Moreover, he said, 30 Democrats have signed on to his bill since the law was enacted.
Gutierrez commended Senate Majority Leader Harry Reid (D-Nev.) for engaging in a serious effort to move the controversial piece of legislation through the Senate in short order.
“I know that the majority leader has been very, very good. He’s been … trying to find a vehicle to move this forward in the Senate. He’s made a commitment to do that, and I believe he’s doing everything he can to keep that commitment,” Gutierrez said, adding that “it doesn’t make it easy when people like” GOP Sens. Lindsey Graham (S.C.) and John McCain (Ariz.) are not helping like they did several years ago.

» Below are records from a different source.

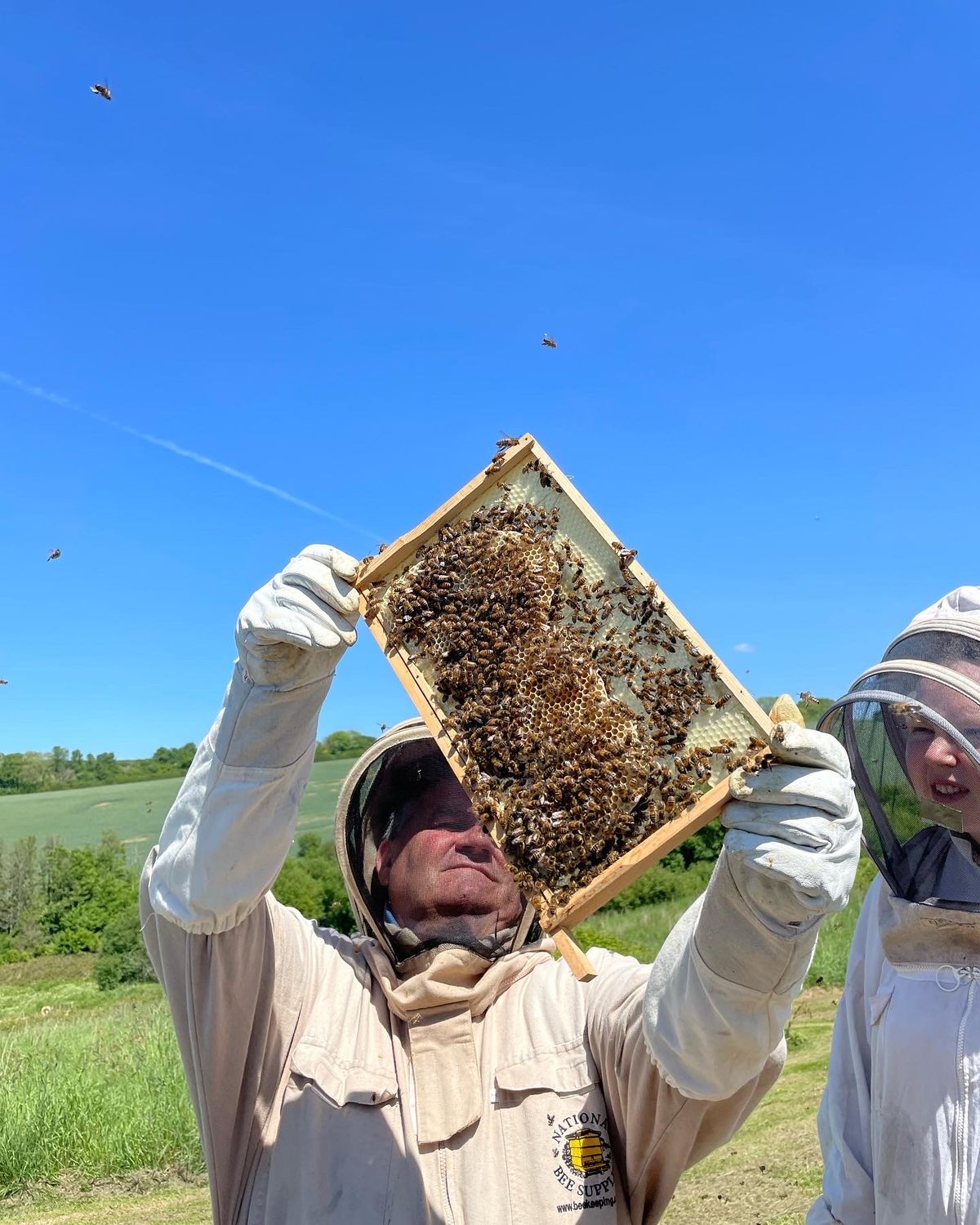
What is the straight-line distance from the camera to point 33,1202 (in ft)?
31.0

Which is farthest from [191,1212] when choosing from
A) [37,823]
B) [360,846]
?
[37,823]

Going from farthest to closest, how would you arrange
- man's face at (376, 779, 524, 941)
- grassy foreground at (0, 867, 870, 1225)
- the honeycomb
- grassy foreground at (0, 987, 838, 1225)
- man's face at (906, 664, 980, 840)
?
grassy foreground at (0, 867, 870, 1225)
grassy foreground at (0, 987, 838, 1225)
man's face at (376, 779, 524, 941)
man's face at (906, 664, 980, 840)
the honeycomb

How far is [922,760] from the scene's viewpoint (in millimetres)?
3881

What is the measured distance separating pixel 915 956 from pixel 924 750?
0.83m

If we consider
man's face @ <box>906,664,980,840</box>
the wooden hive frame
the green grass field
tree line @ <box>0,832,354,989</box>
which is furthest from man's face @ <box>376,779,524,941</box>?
the green grass field

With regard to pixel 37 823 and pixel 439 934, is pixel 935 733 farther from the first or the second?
pixel 37 823

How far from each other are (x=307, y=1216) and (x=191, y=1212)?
675cm

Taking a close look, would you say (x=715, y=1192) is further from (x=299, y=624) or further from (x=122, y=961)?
(x=122, y=961)

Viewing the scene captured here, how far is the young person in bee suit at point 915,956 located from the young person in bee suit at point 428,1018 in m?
0.63

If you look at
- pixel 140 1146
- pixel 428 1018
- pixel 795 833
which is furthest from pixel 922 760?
pixel 140 1146

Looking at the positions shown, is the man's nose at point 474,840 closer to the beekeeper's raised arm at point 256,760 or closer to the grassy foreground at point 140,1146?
the beekeeper's raised arm at point 256,760

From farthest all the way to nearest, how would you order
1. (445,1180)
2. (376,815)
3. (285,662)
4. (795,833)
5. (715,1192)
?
1. (715,1192)
2. (376,815)
3. (285,662)
4. (445,1180)
5. (795,833)

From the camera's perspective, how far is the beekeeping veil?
3.67 m

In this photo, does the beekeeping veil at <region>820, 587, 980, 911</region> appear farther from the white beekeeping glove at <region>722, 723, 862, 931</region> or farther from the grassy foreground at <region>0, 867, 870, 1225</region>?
the grassy foreground at <region>0, 867, 870, 1225</region>
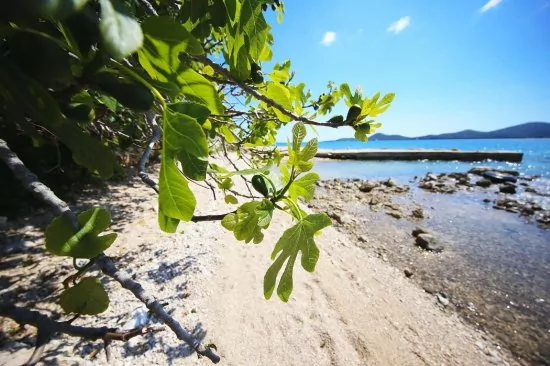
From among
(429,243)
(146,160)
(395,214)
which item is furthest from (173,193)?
(395,214)

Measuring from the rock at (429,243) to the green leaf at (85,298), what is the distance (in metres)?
6.92

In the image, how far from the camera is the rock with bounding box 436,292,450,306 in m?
4.45

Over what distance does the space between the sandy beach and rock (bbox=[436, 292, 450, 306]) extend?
0.21ft

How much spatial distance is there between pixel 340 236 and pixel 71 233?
251 inches

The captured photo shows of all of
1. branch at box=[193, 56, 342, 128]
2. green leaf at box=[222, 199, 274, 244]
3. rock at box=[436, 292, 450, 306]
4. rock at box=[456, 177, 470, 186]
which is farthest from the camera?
rock at box=[456, 177, 470, 186]

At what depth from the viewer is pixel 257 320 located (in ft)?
10.1

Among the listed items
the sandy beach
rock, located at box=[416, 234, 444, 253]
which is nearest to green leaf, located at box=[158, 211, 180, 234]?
the sandy beach

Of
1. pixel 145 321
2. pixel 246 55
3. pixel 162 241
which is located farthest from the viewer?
pixel 162 241

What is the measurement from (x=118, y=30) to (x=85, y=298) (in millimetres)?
563

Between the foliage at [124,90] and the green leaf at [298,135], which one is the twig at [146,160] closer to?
the foliage at [124,90]

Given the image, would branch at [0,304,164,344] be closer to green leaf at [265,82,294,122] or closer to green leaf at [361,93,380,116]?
green leaf at [265,82,294,122]

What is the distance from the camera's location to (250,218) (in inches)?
27.5

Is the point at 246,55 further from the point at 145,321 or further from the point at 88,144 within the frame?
the point at 145,321

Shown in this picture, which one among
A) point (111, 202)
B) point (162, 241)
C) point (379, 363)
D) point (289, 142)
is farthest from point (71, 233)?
point (111, 202)
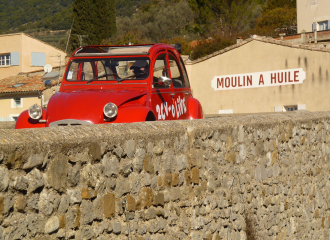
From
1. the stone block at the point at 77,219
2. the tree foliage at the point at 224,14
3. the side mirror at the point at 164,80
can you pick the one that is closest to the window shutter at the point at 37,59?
the tree foliage at the point at 224,14

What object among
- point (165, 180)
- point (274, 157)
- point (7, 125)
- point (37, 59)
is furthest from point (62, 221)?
point (37, 59)

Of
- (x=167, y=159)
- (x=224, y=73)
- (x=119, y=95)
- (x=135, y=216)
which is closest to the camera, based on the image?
(x=135, y=216)

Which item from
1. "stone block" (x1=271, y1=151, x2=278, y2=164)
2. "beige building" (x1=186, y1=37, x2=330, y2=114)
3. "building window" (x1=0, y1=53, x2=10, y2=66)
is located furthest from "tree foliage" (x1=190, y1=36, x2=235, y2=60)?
"stone block" (x1=271, y1=151, x2=278, y2=164)

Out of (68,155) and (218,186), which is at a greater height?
(68,155)

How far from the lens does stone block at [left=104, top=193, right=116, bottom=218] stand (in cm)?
371

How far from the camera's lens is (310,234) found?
8117mm

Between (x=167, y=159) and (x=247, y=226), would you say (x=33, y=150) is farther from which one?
(x=247, y=226)

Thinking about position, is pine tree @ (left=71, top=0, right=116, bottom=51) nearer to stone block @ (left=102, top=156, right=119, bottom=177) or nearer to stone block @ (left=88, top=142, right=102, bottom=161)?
stone block @ (left=102, top=156, right=119, bottom=177)

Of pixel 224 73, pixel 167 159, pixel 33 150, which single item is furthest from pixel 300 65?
pixel 33 150

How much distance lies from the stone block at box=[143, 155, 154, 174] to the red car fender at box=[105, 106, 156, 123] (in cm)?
189

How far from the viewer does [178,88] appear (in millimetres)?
8320

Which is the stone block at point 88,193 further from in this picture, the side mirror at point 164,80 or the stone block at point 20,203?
the side mirror at point 164,80

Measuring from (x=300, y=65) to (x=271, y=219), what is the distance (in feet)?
69.6

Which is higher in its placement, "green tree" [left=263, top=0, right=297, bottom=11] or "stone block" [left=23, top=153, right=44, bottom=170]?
"green tree" [left=263, top=0, right=297, bottom=11]
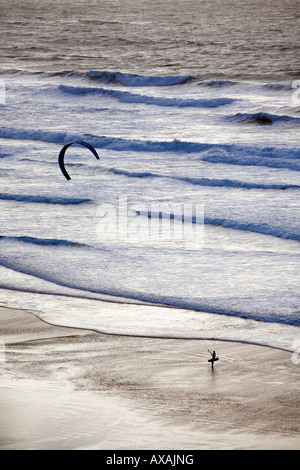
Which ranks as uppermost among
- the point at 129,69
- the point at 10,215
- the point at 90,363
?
the point at 129,69

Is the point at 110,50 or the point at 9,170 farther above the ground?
the point at 110,50

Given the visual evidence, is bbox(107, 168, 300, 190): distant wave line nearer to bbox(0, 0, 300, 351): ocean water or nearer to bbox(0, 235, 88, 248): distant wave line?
bbox(0, 0, 300, 351): ocean water

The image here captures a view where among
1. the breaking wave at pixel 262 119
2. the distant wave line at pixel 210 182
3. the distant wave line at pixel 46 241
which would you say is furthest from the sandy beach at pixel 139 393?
the breaking wave at pixel 262 119

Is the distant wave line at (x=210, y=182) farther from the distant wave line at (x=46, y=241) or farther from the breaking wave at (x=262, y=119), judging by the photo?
Answer: the breaking wave at (x=262, y=119)

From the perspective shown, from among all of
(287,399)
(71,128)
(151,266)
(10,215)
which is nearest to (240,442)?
(287,399)

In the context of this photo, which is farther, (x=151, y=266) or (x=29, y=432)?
(x=151, y=266)

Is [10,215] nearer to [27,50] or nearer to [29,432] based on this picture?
[29,432]

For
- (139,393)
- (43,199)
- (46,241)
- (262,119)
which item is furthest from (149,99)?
(139,393)
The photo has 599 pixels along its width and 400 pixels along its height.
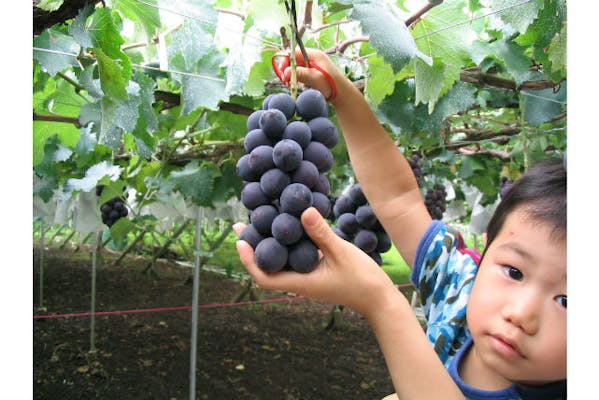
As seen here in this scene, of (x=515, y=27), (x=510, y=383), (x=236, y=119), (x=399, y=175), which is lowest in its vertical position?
(x=510, y=383)

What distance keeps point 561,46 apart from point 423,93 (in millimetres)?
338

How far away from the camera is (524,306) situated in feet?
2.67

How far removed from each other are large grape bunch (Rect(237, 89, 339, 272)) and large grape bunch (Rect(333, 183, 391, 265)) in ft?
2.73

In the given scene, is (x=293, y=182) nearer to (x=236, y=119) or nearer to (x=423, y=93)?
(x=423, y=93)

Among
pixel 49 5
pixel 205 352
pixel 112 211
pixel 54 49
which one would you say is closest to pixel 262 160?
pixel 49 5

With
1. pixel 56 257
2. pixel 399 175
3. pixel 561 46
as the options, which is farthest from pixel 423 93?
pixel 56 257

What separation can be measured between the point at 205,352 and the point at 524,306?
4662mm

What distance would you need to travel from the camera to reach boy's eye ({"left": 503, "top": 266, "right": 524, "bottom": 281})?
879mm

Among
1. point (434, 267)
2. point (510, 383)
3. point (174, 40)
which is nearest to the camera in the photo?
point (510, 383)

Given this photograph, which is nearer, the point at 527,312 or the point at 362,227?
the point at 527,312

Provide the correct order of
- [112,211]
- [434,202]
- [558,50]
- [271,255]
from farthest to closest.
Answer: [434,202], [112,211], [558,50], [271,255]

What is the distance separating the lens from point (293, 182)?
0.82 metres

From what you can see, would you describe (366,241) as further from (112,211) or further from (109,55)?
(112,211)

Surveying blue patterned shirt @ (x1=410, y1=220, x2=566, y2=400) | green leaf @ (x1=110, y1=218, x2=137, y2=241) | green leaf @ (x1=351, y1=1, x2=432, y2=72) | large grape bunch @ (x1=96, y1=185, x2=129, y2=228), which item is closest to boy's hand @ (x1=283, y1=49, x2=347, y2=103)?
green leaf @ (x1=351, y1=1, x2=432, y2=72)
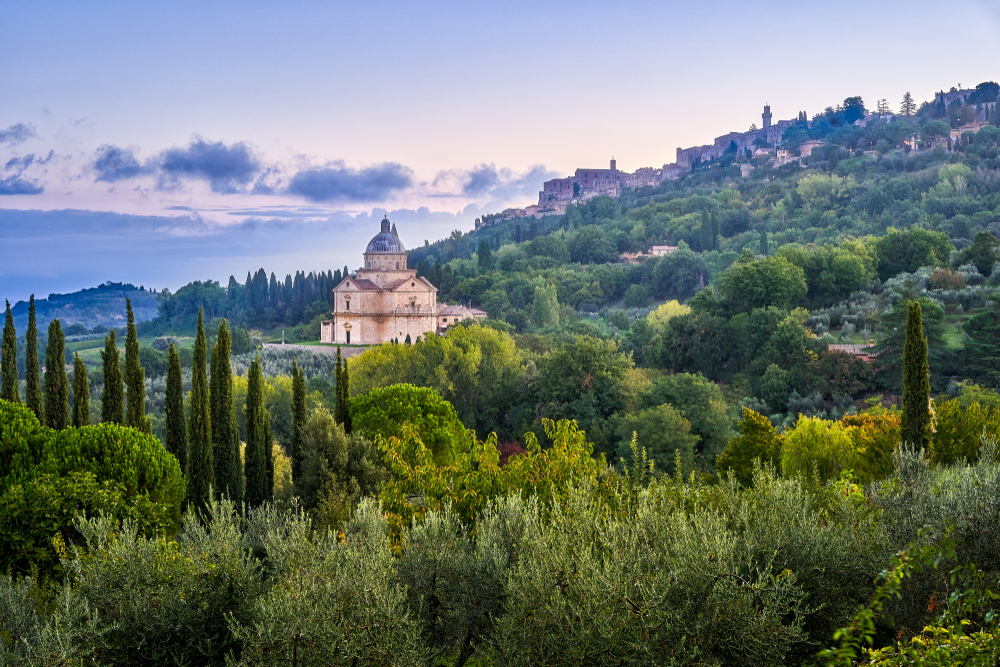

McCain and Graham have insisted this year that implementing comprehensive immigration reform remains contingent on securing America’s borders.
In an interview with The Hill earlier this year, Gutierrez threatened to urge Latino voters to stay home this November if the Democratic Party does not make a concerted effort to pass comprehensive immigration reform.
His comments did not sit well with many Capitol Hill Democrats, who are working to preserve their majorities in the midterm elections.
“I am not calling for that to happen, but I think that that’s a natural consequence of this whole thing.”
Rep. Raul Grijalva (D-Ariz.), co-chairman of the Congressional Progressive Caucus, blamed dozens of House Democrats for holding up immigration reform.
“Obviously within our caucus, it’s 30 or 40 people that are afraid of this issue, afraid it will affect their election and won’t cooperate on it,” Grijalva said, adding that the White House has not effectively used the bully pulpit to advance the legislation.
A key GOP lawmaker said Gutierrez shouldn’t count on attracting Republican support in the House.
Rep. Jeff Flake (R-Ariz.), who co-sponsored the bipartisan, bicameral 2006 reform measure with Gutierrez, McCain and the late Sen. Edward Kennedy (D-Mass.), indicated that the drive to pass immigration reform in his conference gave way to a push for stricter border security policy.
“I’m willing to work with anybody to get it through, but I’m under no illusion that we can. A lot of the Republicans, particularly in the Senate, who are pushing for comprehensive reform have said until we see the borders secure, we can’t move to the other elements, so that just puts us in a holding pattern,” Flake said.
Flake and Gutierrez have spoken about the issue as recently as a few weeks ago but have not engaged in formal conversations on the matter.
Flake added, “It’s a tough issue for both sides of the aisle.”